Je hochai la tête pour montrer que je le suivais.

« D’autre part, les prêteurs sur gages ont l’habitude en Angleterre de graver sur la montre, avec la pointe d’une épingle, le numéro du reçu délivré lors de la mise en gage de l’objet. C’est plus pratique qu’une étiquette qui risque d’être perdue ou transportée sur un autre article. Or, il n’y a pas moins de quatre numéros de cette sorte à l’intérieur du boîtier ; ma loupe les montre distinctement. D’où une première déduction : votre frère était souvent dans la gêne. Deuxième déduction : il connaissait des périodes de prospérité faute desquelles il n’aurait pu retirer sa montre.

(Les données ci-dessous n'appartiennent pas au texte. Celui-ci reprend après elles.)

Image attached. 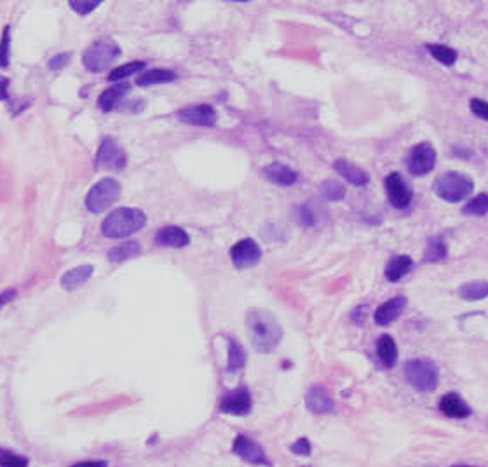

Enfin, je vous demande de regarder dans le couvercle intérieur l’orifice où s’introduit la clef du remontoir. Un homme sobre ne l’aurait pas rayé ainsi ! En revanche, toutes les montres des alcooliques portent les marques de mains pas trop sûres d’elles-mêmes pour remonter le mécanisme. Que reste-t-il donc de mystérieux dans mes explications ?

– Tout est clair comme le jour, répondis-je. Je regrette d’avoir été injuste à votre égard. J’aurais dû témoigner d’une plus grande foi en vos capacités. Puis-je vous demander si vous avez une affaire sur le chantier en ce moment ?

– Non. D’où la cocaïne. Je ne puis vivre sans faire travailler mon cerveau. Y a-t-il une autre activité valable dans la vie ? Approchez-vous de la fenêtre, ici. Le monde a-t-il jamais été aussi lugubre, médiocre et ennuyeux ? Regardez ce brouillard jaunâtre qui s’étale le long de la rue et qui s’écrase inutilement contre ces mornes maisons ! Quoi de plus cafardeux et de plus prosaïque ? Dites-moi donc, docteur, à quoi peuvent servir des facultés qui restent sans utilisation ? Le crime est banal, la vie est banale, et seules les qualités banales trouvent à s’exercer ici-bas. »

J’ouvris la bouche pour répondre à cette tirade, lorsqu’on frappa à la porte ; notre logeuse entra, apportant une carte sur le plateau de cuivre.

« C’est une jeune femme qui désire vous voir, dit-elle à mon compagnon.

– Mlle Mary Morstan, lut-il. Hum ! Je n’ai aucun souvenir de ce nom. Voulez-vous introduire cette personne, madame Hudson ? Ne partez pas, docteur ; je préférerais que vous assistiez à l’entrevue. »

Chapitre 2 Présentation de l’affaire

Mademoiselle Morstan pénétra dans la pièce d’un pas décidé. C’était une jeune femme blonde, petite et délicate. Sa mise simple et modeste, bien que d’un goût parfait, suggérait des moyens limités. La robe, sans ornements ni bijoux, était d’un beige sombre tirant sur le gris. Elle était coiffée d’un petit turban, de la même couleur blanche sur le côté. Sa beauté ne consistait pas dans la régularité des traits, ni dans l’éclat du teint ; elle résidait plutôt dans une expression ouverte et douce, dans deux grands yeux bleus sensibles et profonds.